Signé par Madame Maryam Mehrabi, vice-présidente et par Madame Christine Kermorvant, greffière à laquelle la minute de la décision a été remise par la magistrate signataire.
Vu les articles 455 et 768 du code de procédure civile,
Vu l’assignation délivrée le 23 septembre 2021 par M. [H] [D] au procureur de la République,
Vu les dernières conclusions de M. [H] [D], notifiées par la voie électronique le 6 octobre 2022,
Vu les dernières conclusions du ministère public, notifiées par la voie électronique le 5 avril 2023,
Vu l’ordonnance de clôture rendue le 7 décembre 2023 ayant fixé l’affaire à l’audience de plaidoiries du 18 janvier 2024,
Décision du
Chambre du contentieux
de la nationalité Section A
RG n° 21/11969
MOTIFS DE LA DECISION
Sur la procédure
Aux termes de l’article 1043 du code de procédure civile, applicable à la date de l’assignation, dans toutes les instances où s’élève à titre principal ou incident une contestation sur la nationalité, une copie de l’assignation est déposée au ministère de la justice qui en délivre récépissé.
En l’espèce, le ministère de la justice a délivré ce récépissé le 18 mars 2022. La condition de l’article 1043 du code de procédure civile est ainsi respectée. Il y a donc lieu de dire que la procédure est régulière au regard de ces dispositions.
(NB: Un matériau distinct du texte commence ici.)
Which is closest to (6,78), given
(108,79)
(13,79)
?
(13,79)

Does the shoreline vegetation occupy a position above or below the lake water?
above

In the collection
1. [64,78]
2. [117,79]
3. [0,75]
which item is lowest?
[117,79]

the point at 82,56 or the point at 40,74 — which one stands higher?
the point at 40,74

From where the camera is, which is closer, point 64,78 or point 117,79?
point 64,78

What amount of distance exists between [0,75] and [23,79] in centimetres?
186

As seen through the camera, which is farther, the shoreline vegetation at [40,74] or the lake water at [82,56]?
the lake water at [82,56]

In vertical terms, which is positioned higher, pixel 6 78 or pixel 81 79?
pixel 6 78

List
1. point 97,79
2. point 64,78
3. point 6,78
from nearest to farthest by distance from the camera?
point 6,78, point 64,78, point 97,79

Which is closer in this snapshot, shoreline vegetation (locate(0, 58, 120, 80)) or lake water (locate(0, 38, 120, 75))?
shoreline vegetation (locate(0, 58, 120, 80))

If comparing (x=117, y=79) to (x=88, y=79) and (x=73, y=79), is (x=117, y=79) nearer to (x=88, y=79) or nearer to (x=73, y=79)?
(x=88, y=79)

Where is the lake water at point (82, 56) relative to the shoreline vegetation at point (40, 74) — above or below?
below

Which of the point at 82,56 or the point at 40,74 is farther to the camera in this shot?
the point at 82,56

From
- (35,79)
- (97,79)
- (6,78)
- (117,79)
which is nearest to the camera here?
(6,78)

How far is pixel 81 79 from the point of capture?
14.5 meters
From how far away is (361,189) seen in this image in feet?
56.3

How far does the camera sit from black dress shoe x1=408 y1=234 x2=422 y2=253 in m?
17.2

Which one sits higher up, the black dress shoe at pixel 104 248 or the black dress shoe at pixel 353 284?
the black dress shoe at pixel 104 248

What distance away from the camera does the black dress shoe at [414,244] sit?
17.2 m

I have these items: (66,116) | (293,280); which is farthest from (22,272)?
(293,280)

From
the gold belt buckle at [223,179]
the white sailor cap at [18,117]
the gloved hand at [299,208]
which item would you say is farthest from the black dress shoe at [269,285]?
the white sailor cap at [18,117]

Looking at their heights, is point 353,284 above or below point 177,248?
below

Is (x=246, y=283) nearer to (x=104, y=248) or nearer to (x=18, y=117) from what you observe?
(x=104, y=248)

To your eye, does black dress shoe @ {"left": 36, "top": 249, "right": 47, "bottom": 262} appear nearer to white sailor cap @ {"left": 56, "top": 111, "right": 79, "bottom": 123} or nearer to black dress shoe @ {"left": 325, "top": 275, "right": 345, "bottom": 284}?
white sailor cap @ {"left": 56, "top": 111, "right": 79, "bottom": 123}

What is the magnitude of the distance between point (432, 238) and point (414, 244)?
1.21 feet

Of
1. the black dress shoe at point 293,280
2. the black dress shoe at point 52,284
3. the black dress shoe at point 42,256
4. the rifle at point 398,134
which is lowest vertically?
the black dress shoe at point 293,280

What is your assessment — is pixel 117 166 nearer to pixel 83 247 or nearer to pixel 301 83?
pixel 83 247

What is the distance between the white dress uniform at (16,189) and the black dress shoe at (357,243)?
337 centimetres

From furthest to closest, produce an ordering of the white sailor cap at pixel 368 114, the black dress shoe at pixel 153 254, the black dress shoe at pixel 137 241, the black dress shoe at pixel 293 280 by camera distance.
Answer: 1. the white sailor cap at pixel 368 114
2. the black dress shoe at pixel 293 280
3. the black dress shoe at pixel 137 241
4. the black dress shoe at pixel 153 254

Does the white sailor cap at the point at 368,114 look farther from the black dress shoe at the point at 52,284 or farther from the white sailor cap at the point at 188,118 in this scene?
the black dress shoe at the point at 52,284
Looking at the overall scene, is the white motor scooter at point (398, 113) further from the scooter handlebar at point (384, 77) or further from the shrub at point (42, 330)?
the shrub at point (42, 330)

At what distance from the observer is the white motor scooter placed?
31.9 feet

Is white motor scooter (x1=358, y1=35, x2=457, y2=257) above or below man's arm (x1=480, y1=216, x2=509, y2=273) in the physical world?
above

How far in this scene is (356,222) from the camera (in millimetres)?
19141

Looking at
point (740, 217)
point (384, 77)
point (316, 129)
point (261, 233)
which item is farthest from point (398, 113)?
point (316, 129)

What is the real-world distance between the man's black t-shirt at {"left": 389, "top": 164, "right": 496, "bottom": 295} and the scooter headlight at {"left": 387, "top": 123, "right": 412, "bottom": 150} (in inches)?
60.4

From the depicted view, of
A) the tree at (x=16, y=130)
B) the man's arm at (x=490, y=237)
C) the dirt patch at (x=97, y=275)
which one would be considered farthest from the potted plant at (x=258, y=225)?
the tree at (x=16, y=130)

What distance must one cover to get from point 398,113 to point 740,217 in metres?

Sur l’action déclaratoire de nationalité française
Le 28 octobre 2020, M. [H] [D], se disant né le 13 mars 2003 à Lagos (Nigeria), de nationalité Nigeriane, a souscrit une déclaration de nationalité française devant le directeur des services de greffe judiciaires du tribunal judiciaire de Paris, sur le fondement de l’article 21-12 du code civil, sous le numéro de dossier DnhM 1022/2020 dont récépissé lui en a été remis le même jour (pièce n°1 du demandeur).
Par décision du 16 décembre 2020, l’enregistrement de la déclaration a été refusé au motif que l’intéressé produisait un acte de naissance enregistré plus de 15 ans après la naissance, qui n’était pas conforme au droit conventionnel applicable en matière de légalisation ; qu’en conséquence, cet acte de naissance ne pouvait se voir conférer la force probante prévue par l’article 47 du code civil (pièce n°2 du demandeur).
M. [H] [D] sollicite du tribunal de dire qu’il est de nationalité française. Il expose qu’il remplit l’ensemble des conditions de l’article 21-12 du code civil.
Le ministère public s’oppose à ces demandes et sollicite du tribunal de dire que M. [H] [D] n’est pas de nationalité française. Il soutient que le demandeur ne justifie pas d’un état civil certain et ne peut donc se voir reconnaître la nationalité française à aucun titre.
Sur le fond
Aux termes de l’article 21-12, 3e alinéa 1° du code civil, l’enfant qui, depuis au moins trois années, est recueilli sur décision de justice et élevé par une personne de nationalité française ou est confié au service de l’aide sociale à l’enfance, peut, jusqu’à sa majorité, déclarer, dans les conditions prévues aux articles 26 et suivants, qu’il réclame la qualité de Français, pourvu qu’à l’époque de sa déclaration il réside en France.
Il résulte de l’article 26-3 du code civil dans sa rédaction issue de la loi n°2016-1547 du 18 novembre 2016 applicable en l’espèce, que la décision de refus d’enregistrement doit intervenir six mois au plus après la date à laquelle a été délivré au déclarant le récépissé constatant la remise de toutes les pièces nécessaires à la preuve de recevabilité de la déclaration. L’article 26-4 du code civil poursuit qu’à défaut de refus d’enregistrement dans les délais légaux, copie de la déclaration est remise au déclarant revêtue de la mention de l’enregistrement.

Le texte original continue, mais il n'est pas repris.